## EXERCISE AIM
Could you pull out, word for word, the lines starting at the one that contains "In this scene, which" and ending at the final line of the items?
[DATA RECORDS start]
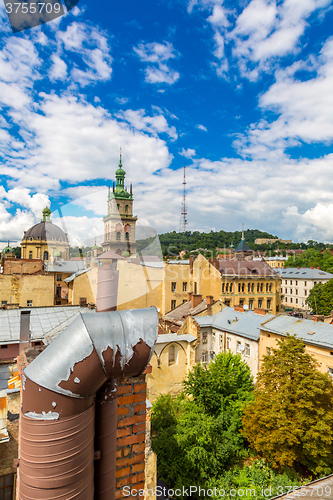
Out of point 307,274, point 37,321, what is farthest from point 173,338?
point 307,274

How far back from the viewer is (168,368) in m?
A: 25.2

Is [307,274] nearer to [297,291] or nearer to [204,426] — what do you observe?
[297,291]

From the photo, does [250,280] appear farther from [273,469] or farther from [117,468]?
[117,468]

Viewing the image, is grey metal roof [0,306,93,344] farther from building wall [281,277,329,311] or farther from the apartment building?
building wall [281,277,329,311]

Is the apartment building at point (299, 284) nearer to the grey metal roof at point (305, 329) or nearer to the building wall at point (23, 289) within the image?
the grey metal roof at point (305, 329)

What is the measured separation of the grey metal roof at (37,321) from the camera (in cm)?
1809

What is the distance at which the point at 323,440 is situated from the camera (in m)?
15.1

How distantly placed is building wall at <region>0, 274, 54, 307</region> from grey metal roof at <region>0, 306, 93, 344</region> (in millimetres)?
15047

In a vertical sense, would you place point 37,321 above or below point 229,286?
below

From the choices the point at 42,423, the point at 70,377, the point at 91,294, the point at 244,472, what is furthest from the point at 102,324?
the point at 91,294

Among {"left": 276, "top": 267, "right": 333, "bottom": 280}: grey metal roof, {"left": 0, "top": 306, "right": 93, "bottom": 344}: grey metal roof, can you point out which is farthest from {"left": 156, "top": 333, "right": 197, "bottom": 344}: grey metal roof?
{"left": 276, "top": 267, "right": 333, "bottom": 280}: grey metal roof

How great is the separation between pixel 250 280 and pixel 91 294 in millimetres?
26646

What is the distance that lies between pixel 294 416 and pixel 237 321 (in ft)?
40.2

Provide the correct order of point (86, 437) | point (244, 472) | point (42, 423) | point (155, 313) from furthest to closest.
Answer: point (244, 472) < point (155, 313) < point (86, 437) < point (42, 423)
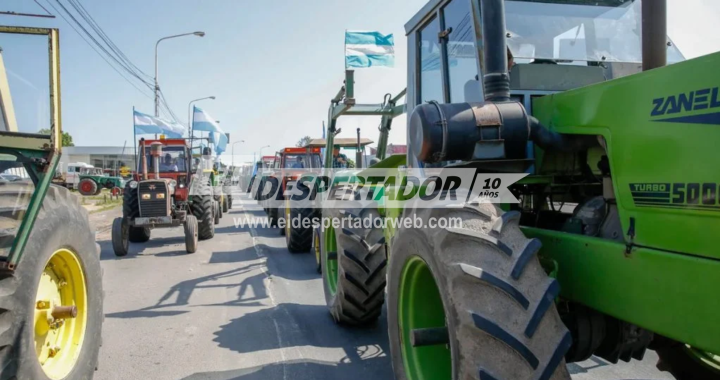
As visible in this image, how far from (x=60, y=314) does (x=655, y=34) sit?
3.66 meters

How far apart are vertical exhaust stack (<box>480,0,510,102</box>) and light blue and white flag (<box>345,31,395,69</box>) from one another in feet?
12.7

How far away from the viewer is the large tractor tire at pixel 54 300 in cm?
260

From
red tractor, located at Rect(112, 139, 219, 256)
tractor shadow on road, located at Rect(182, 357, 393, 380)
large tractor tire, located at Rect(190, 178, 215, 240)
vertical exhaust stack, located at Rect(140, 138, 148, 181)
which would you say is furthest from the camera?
large tractor tire, located at Rect(190, 178, 215, 240)

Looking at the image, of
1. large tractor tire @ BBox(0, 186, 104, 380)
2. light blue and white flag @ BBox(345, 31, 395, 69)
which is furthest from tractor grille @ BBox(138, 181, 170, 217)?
large tractor tire @ BBox(0, 186, 104, 380)

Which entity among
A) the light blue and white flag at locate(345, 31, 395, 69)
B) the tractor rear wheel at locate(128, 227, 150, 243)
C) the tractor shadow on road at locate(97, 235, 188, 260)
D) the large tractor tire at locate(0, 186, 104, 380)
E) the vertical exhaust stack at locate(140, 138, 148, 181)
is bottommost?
the tractor shadow on road at locate(97, 235, 188, 260)

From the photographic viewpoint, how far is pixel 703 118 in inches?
74.8

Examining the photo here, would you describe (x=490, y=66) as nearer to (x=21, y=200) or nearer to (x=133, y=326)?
(x=21, y=200)

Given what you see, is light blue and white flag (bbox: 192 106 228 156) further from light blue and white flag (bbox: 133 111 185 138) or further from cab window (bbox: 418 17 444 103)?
cab window (bbox: 418 17 444 103)

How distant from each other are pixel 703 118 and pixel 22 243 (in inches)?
126

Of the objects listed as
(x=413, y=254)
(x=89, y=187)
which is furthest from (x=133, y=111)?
(x=413, y=254)

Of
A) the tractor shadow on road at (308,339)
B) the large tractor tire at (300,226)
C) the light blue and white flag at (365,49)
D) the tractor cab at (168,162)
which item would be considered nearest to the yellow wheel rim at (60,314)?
the tractor shadow on road at (308,339)

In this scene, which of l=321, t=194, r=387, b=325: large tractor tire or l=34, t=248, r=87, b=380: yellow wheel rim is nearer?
l=34, t=248, r=87, b=380: yellow wheel rim

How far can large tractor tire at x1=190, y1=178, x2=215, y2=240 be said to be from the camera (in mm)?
12078

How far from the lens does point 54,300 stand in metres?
[DATA RECORDS end]
## ANSWER BELOW
In this scene, which of l=321, t=194, r=387, b=325: large tractor tire or l=34, t=248, r=87, b=380: yellow wheel rim is nearer?
l=34, t=248, r=87, b=380: yellow wheel rim

How far can large tractor tire at x1=190, y1=178, x2=215, y2=240 be said to be from the camera (in mm)?
12078

How far from the lens does point 54,300 stand in metres?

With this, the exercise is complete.